* [数据内容]
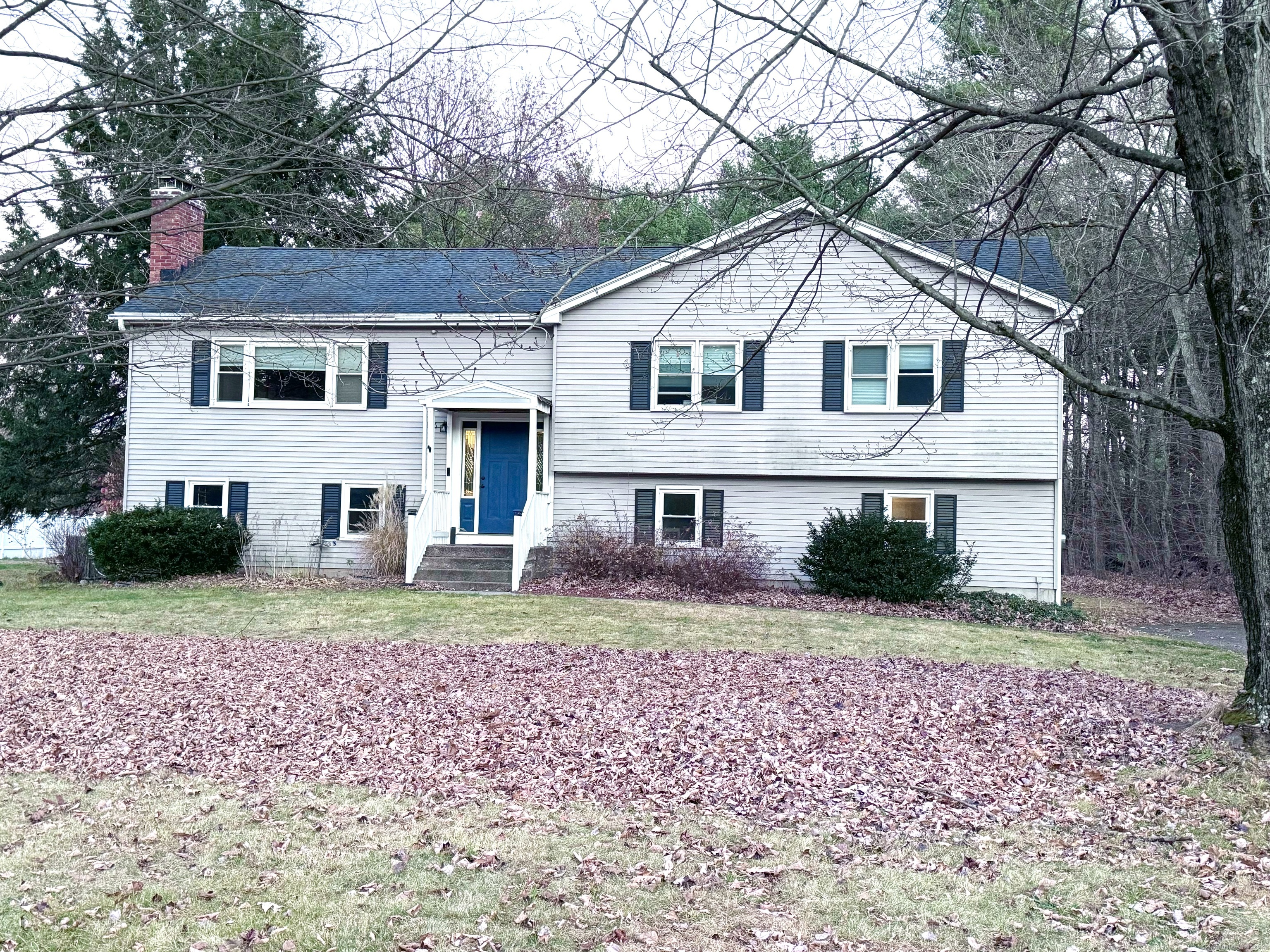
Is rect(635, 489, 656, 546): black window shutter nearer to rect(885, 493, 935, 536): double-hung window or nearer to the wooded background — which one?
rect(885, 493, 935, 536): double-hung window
==
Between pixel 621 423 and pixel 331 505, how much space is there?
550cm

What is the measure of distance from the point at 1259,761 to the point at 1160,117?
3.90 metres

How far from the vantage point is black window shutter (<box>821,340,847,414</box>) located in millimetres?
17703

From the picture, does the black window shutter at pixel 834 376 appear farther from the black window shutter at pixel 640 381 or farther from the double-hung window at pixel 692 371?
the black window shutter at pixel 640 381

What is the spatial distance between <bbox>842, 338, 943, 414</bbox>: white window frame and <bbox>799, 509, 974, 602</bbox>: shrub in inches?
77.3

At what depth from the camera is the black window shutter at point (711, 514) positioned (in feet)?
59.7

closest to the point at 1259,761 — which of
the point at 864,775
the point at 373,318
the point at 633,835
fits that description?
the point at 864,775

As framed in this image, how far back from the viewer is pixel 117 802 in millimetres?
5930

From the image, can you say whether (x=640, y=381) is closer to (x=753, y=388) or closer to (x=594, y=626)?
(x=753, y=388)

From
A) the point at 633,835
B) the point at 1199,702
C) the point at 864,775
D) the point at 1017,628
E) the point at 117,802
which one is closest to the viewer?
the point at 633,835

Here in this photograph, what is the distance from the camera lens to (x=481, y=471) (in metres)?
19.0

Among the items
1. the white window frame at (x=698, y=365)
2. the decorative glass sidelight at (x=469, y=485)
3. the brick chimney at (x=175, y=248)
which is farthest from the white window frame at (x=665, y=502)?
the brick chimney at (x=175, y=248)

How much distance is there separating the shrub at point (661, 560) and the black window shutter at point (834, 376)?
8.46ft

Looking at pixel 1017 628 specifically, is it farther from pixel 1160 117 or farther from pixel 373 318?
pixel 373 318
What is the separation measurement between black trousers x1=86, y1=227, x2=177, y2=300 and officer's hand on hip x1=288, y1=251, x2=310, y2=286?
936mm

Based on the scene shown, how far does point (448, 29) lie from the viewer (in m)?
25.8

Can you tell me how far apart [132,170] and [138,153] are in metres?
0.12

* [任务说明]
数一数上面的记录中有多少行含有“distance”这个词，只写出行数。

* [任务结果]
4